Seorang wanita berusia 30 tahun di Inggris, yang tidak dapat buang air kecil secara normal selama lebih dari setahun, mengungkapkan penderitaannya di media sosial, dengan mengatakan butuh 14 bulan untuk mendapatkan diagnosis tentang kondisinya yang langka.

Kondisi yang menimpa Elle Adams dari London timur membuatnya tidak bisa buang air kecil meski sudah minum banyak cairan dan merasakan ingin buang air kecil.

“Saya sangat sehat. Saya tidak punya masalah lain. Suatu hari saya bangun dan tidak bisa buang air kecil,” kata Adams di halamannya. “Saya sangat prihatin. Saya berada di titik puncak – hidup saya benar-benar berubah. Saya tidak dapat menyelesaikan tugas sederhana seperti pergi ke toilet,” tambahnya.

Meskipun dokter pada awalnya tidak dapat mendiagnosis kondisinya, hampir 14 bulan kemudian, dia diberitahu bahwa dia menderita sindrom Fowler. Para dokter juga memperingatkannya bahwa kondisi langka mungkin mengharuskannya menggunakan kateter selama sisa hidupnya.

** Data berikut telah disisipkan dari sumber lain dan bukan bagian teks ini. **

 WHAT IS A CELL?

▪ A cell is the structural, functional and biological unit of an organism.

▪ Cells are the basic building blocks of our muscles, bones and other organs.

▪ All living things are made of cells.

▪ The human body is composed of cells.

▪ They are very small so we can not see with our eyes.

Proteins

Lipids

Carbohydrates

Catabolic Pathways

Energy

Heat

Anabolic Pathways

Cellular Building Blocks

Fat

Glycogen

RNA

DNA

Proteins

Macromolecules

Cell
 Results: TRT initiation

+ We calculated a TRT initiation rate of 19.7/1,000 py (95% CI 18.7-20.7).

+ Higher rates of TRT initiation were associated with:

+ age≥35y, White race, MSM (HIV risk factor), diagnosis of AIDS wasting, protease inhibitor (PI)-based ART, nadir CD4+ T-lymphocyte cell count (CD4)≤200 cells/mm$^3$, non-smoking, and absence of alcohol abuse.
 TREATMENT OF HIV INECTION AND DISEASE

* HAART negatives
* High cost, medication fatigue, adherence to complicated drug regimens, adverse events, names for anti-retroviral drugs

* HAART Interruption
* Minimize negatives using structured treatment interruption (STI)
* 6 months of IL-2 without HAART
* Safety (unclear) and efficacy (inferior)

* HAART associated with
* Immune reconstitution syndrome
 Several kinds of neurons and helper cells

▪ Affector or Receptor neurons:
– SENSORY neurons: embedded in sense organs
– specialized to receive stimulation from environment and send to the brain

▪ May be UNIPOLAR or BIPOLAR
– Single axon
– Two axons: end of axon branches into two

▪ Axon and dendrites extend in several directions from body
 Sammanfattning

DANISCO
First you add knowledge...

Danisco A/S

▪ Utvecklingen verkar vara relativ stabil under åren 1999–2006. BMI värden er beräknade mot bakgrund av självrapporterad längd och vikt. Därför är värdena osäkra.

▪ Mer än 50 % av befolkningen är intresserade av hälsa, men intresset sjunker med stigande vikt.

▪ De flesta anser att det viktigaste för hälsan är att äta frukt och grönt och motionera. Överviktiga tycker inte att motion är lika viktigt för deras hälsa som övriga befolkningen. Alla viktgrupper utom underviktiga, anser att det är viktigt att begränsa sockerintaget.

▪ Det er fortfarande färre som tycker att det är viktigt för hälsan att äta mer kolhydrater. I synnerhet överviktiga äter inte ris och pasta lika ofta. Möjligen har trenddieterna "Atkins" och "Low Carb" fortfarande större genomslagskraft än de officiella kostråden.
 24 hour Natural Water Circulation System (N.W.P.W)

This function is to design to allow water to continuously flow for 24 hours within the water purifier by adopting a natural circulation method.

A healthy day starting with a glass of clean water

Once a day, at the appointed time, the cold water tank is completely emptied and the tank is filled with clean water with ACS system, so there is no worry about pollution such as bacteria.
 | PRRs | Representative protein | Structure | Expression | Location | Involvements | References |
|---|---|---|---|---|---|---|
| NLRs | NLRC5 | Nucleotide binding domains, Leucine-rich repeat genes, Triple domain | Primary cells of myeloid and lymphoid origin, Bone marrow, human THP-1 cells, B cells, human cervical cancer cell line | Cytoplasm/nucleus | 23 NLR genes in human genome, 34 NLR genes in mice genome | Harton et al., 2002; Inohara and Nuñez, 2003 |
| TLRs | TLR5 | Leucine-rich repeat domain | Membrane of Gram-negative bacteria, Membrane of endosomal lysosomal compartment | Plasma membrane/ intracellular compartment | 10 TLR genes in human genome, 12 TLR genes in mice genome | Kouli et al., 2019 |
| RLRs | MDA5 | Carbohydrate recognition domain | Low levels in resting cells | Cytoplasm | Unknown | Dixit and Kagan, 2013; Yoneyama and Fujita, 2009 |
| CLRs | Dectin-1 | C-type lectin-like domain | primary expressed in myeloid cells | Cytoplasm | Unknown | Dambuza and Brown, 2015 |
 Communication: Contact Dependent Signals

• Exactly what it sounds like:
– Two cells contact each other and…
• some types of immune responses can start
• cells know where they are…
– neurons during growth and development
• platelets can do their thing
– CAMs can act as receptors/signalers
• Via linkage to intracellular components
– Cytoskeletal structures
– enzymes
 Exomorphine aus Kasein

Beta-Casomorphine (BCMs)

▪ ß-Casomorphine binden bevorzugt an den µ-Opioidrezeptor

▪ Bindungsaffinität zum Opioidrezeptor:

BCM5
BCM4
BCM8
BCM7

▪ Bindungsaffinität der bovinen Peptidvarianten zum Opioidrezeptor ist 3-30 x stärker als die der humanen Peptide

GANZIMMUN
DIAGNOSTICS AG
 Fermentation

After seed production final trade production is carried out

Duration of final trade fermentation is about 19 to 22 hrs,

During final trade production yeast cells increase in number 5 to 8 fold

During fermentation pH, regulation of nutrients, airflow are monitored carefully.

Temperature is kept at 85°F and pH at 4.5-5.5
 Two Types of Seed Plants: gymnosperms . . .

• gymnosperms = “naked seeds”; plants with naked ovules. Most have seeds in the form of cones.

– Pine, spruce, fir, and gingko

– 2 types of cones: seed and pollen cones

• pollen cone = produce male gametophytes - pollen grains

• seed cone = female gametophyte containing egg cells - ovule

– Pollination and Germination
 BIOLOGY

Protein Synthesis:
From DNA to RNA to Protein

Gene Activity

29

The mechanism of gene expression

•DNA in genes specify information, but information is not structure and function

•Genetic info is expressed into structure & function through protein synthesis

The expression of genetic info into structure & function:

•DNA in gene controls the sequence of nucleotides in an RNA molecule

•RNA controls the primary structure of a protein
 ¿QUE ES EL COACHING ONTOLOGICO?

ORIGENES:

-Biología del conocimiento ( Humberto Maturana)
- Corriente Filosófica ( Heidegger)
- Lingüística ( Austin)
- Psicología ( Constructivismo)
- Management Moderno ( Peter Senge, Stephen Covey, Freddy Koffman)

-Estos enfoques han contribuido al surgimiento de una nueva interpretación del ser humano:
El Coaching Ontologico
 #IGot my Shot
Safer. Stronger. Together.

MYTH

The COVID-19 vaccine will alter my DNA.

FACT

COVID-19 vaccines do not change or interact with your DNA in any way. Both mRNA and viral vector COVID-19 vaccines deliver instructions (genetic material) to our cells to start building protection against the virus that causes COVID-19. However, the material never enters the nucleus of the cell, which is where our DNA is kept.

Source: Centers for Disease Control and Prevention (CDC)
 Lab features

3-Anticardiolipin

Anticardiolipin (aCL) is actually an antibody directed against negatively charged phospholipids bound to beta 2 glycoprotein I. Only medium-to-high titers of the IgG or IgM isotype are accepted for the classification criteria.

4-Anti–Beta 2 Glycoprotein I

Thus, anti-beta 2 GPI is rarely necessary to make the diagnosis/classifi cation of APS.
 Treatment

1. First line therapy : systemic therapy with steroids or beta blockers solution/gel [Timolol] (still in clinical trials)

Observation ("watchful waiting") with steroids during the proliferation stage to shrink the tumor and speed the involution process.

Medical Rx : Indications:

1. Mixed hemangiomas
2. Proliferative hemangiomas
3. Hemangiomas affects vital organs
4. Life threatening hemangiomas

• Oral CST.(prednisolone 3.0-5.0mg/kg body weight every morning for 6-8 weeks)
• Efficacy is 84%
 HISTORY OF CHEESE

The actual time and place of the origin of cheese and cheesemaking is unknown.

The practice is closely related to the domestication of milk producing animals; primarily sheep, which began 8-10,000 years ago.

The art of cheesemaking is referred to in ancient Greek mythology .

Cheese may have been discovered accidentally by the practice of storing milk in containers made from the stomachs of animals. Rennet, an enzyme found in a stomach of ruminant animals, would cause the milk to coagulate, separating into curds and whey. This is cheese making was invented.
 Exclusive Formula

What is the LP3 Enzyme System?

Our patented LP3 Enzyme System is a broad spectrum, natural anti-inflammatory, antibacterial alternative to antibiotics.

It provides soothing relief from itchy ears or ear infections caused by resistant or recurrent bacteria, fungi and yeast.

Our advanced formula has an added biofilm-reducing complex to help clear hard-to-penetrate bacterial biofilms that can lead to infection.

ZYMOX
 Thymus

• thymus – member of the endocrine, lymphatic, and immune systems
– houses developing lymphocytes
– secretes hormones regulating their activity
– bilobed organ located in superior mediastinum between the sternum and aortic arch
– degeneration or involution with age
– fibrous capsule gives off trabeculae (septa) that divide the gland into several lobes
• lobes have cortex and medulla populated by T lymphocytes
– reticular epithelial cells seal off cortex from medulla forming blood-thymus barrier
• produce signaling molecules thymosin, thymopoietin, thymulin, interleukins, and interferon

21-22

“Saya adalah salah satu dari ribuan wanita yang hidupnya telah dicabik-cabik oleh Fowlers Syndrome,” kata Adams, seraya menambahkan bahwa masih banyak orang yang tidak menyadari kondisi tersebut.

Apa itu Sindrom Fowler?

Sindrom Fowler menyerang wanita muda berusia antara 20 dan 30 tahun. Kondisi ini biasanya muncul dengan sendirinya tanpa gejala lain kecuali ketidakmampuan untuk mengosongkan kandung kemih. Namun, beberapa wanita mungkin mengalami nyeri punggung, nyeri suprapubik, dan ketidaknyamanan akibat infeksi saluran kemih.

Hal ini disebabkan ketika sfingter uretra eksternal gagal untuk berelaksasi, sehingga urin dapat dikeluarkan secara normal.

Sfingter uretra adalah struktur otot yang mengatur aliran keluar urin dari kandung kemih ke uretra. Sementara sfingter uretra internal mengontrol aliran urin yang tidak disengaja dari kandung kemih ke uretra, dan sfingter uretra eksternal mengatur kontrol sukarela urin dari kandung kemih ke uretra.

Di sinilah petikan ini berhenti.